● **Testo proposto**
┌────────

MARGHERITA VICARIO – HA RAGIONE LIZZO, GENRE IS DEAD
Margherita Vicario, con la sua nuova ‘Pincio’, ninna nanna elettronica sviluppata insieme a Dade, fornisce un’altra ottima prova di come la strada maestra, per lei che si divide tra musica e recitazione, sia per forza l’ibridazione.
di di Filippo Duò e Mariarita Colicchio
Approcciarsi all’immaginario artistico di Margherita Vicario significa essere pronti a continue sorprese e cambiamenti radicali, che delineano una personalità forte e dalle molte sfaccettature. Margherita, infatti, nasce come attrice: studia all’Accademia Europea di Arte Drammatica e poi partecipare a numerose produzioni televisive e cinematografiche. La sua anima creativa non si esaurisce però qui e, nel 2014, esordisce con il suo primo album da cantautrice, dimostrando negli anni di essere in grado di affinare il proprio stile uscita dopo uscita. È questo il caso di Pincio, il suo nuovo singolo pubblicato il 17 aprile, che propone un mood ancora nuovo rispetto ai lavori precedenti, grazie a un testo ricco di riferimenti biografici e a un sound elettronico opera di Davide “Dade” Pavanello, bassista e frontman dei Linea 77 e collaboratore di Salmo.

└────────

● **Domande di studio**
A – Stampa il testo su Margherita Vicario tra "di di Filippo" e "collaboratore di Salmo.", estremi inclusi.
B – Prosegui il testo su Margherita Vicario a partire dall'ultima frase riportata.
Le righe non servono per svolgere l'esercizio.

● **Estratti di dati**
┌────────

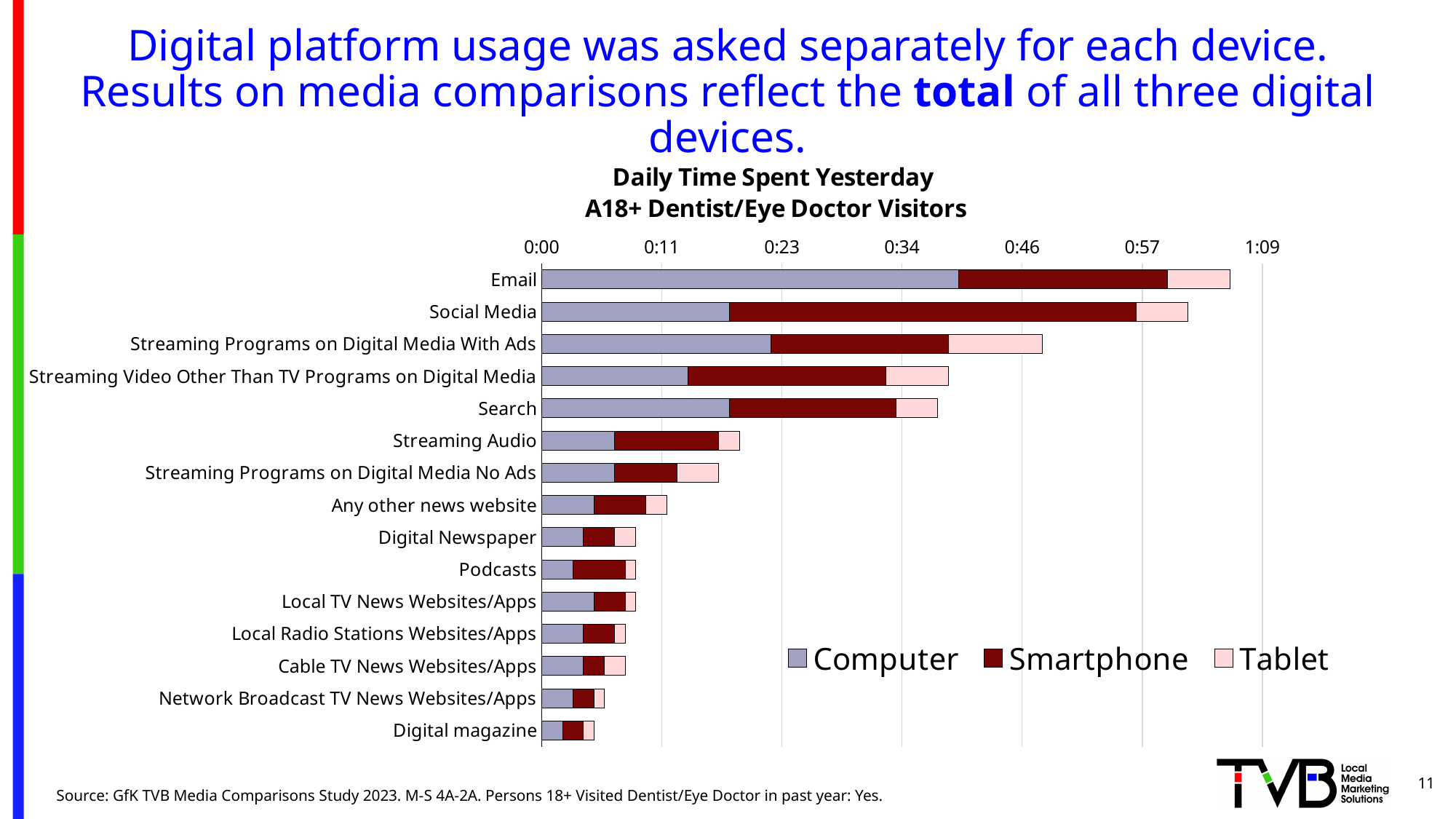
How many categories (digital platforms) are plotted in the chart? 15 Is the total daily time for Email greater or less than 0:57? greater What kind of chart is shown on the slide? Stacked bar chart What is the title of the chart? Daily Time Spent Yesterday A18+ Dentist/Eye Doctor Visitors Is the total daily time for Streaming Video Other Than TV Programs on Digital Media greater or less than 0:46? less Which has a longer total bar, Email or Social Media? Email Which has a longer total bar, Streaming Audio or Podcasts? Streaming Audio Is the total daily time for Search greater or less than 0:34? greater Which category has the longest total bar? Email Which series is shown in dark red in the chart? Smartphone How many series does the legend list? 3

└────────
┌────────

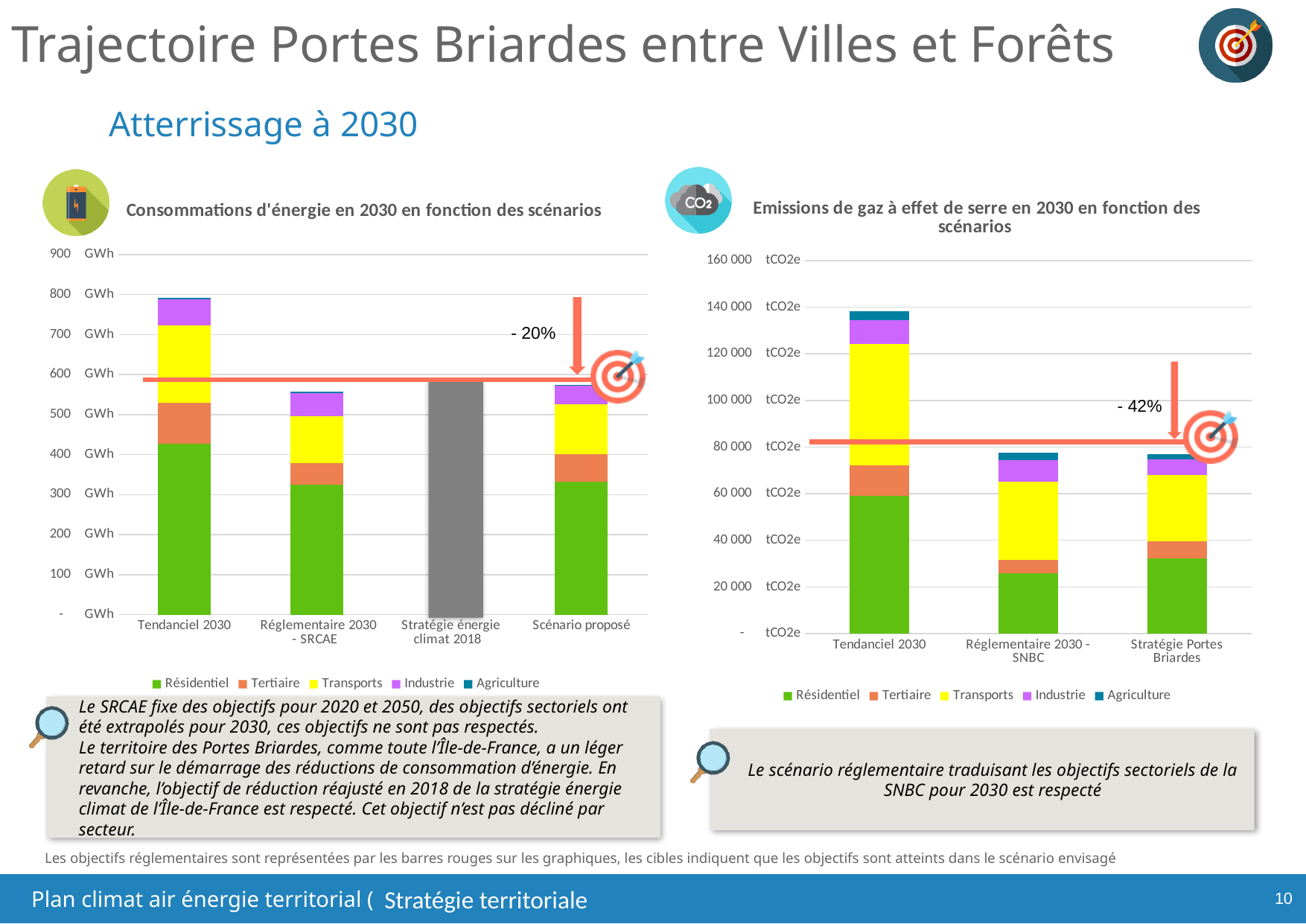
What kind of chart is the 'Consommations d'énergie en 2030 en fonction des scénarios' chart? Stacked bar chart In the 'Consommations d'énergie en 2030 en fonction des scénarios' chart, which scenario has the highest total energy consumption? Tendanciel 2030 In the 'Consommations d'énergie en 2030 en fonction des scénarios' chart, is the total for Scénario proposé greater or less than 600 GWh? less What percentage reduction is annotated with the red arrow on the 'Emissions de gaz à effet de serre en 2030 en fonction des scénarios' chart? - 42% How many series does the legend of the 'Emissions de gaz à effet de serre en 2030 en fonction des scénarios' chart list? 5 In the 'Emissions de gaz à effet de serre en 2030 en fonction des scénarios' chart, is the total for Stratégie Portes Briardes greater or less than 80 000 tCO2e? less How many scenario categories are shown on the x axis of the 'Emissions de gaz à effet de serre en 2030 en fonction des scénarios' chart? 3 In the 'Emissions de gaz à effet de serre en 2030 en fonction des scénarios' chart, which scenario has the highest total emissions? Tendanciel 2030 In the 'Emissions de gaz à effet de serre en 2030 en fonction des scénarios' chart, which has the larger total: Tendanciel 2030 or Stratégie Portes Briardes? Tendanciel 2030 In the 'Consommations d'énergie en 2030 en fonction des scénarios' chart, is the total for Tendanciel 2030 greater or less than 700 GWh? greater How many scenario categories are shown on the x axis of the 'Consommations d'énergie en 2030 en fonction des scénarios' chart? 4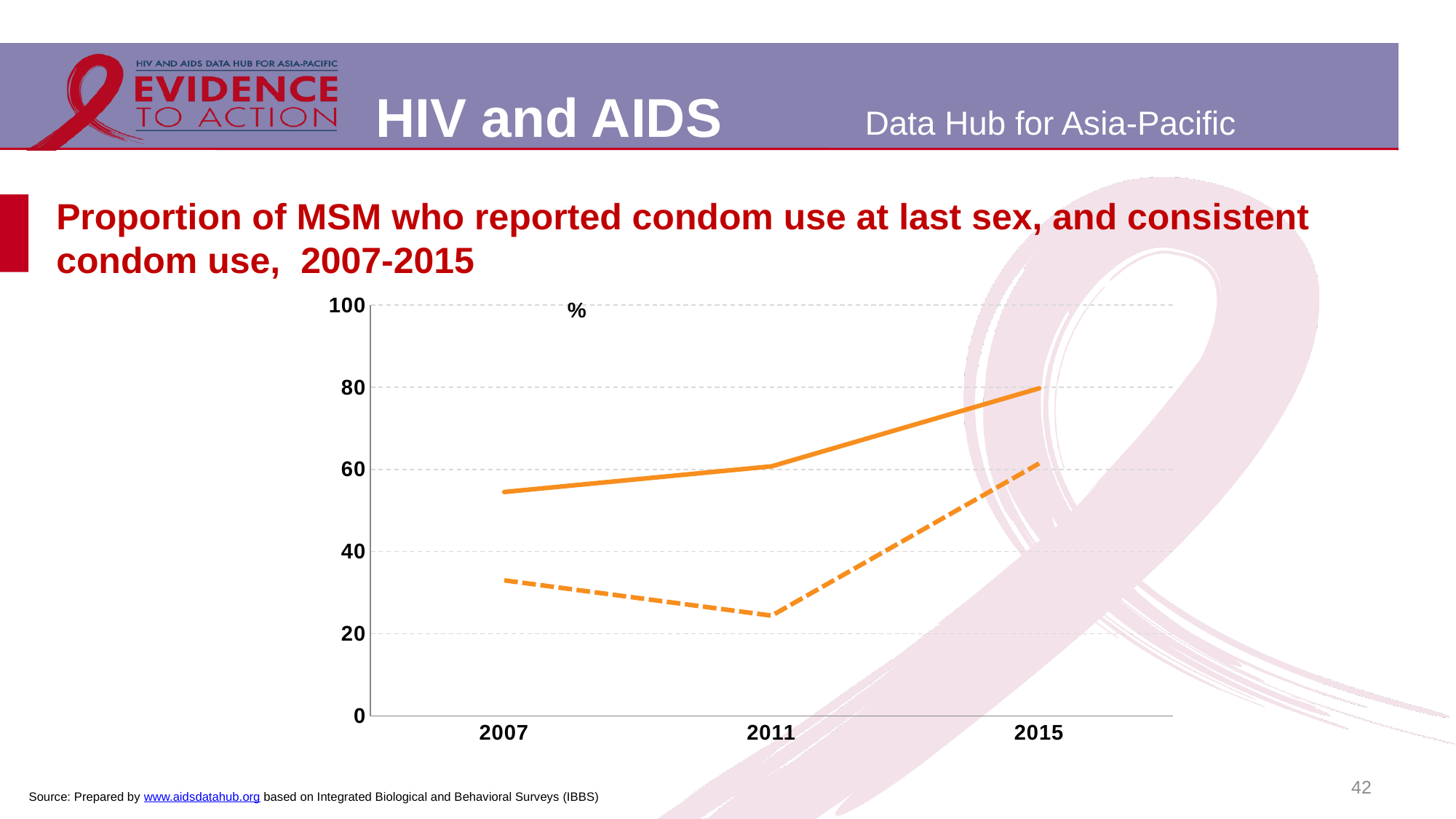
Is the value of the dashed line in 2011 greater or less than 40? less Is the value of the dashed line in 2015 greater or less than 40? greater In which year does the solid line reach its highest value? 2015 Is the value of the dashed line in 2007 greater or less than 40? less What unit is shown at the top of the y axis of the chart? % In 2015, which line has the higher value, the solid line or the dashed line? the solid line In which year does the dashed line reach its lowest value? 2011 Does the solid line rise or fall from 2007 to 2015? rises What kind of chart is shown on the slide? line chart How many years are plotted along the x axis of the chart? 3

└────────
┌────────

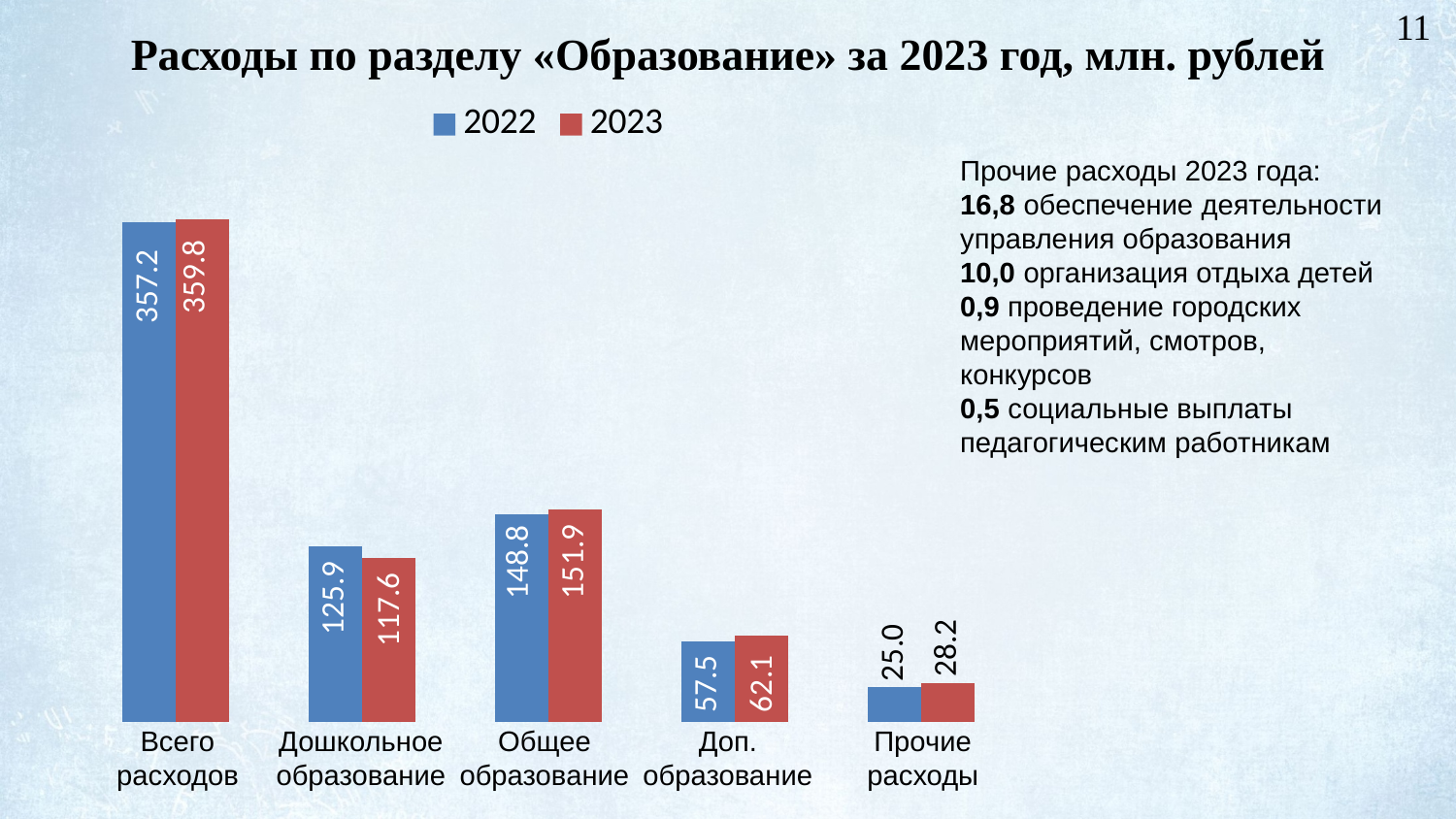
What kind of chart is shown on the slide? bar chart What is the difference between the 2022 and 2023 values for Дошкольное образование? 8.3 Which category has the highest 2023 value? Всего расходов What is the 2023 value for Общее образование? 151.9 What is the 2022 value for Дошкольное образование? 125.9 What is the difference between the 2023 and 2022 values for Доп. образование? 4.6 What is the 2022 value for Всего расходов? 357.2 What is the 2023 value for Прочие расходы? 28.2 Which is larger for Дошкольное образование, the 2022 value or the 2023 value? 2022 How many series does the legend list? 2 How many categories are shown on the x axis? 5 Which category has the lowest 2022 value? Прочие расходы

└────────

● **Soluzioni dell'esercizio**
A –
di di Filippo Duò e Mariarita Colicchio
Approcciarsi all’immaginario artistico di Margherita Vicario significa essere pronti a continue sorprese e cambiamenti radicali, che delineano una personalità forte e dalle molte sfaccettature. Margherita, infatti, nasce come attrice: studia all’Accademia Europea di Arte Drammatica e poi partecipare a numerose produzioni televisive e cinematografiche. La sua anima creativa non si esaurisce però qui e, nel 2014, esordisce con il suo primo album da cantautrice, dimostrando negli anni di essere in grado di affinare il proprio stile uscita dopo uscita. È questo il caso di Pincio, il suo nuovo singolo pubblicato il 17 aprile, che propone un mood ancora nuovo rispetto ai lavori precedenti, grazie a un testo ricco di riferimenti biografici e a un sound elettronico opera di Davide “Dade” Pavanello, bassista e frontman dei Linea 77 e collaboratore di Salmo.

B –
Il risultato di questa nuova canzone di Margherita Vicario è delicato ed emozionante fin dal primo ascolto, con intense immagini d’affetto nei confronti di una figura coraggiosa, simbolo di speranza e umanità. Il tutto ha come sfondo la famosa terrazza romana che dà il titolo al pezzo, fra ricordi e slanci verso il futuro. Pincio è accompagnata da un videoclip figlio dei tempi che stiamo vivendo, in cui l’artista balla e canta dal tetto del suo palazzo, per una perfetta fotografia di questo periodo di quarantena forzata. Ciò dimostra che le possibilità creative non si esauriscono di fronte alle difficoltà, ma possono essere riadattate per descrivere in modo lucido il presente, e Margherita Vicario questo lo sa fare indubbiamente bene. Abbiamo così fatto quattro chiacchiere con lei, scoprendo qualcosa in più sul singolo e sulla sua figura artistica.
In Pincio, tuo nuovo singolo, parli di affetti e di contatti, e come sfondo troviamo uno degli scorci più belli del nostro Paese. Com’è nata questa nuova canzone di Margherita Vicario? È l’assenza che crea l’ispirazione?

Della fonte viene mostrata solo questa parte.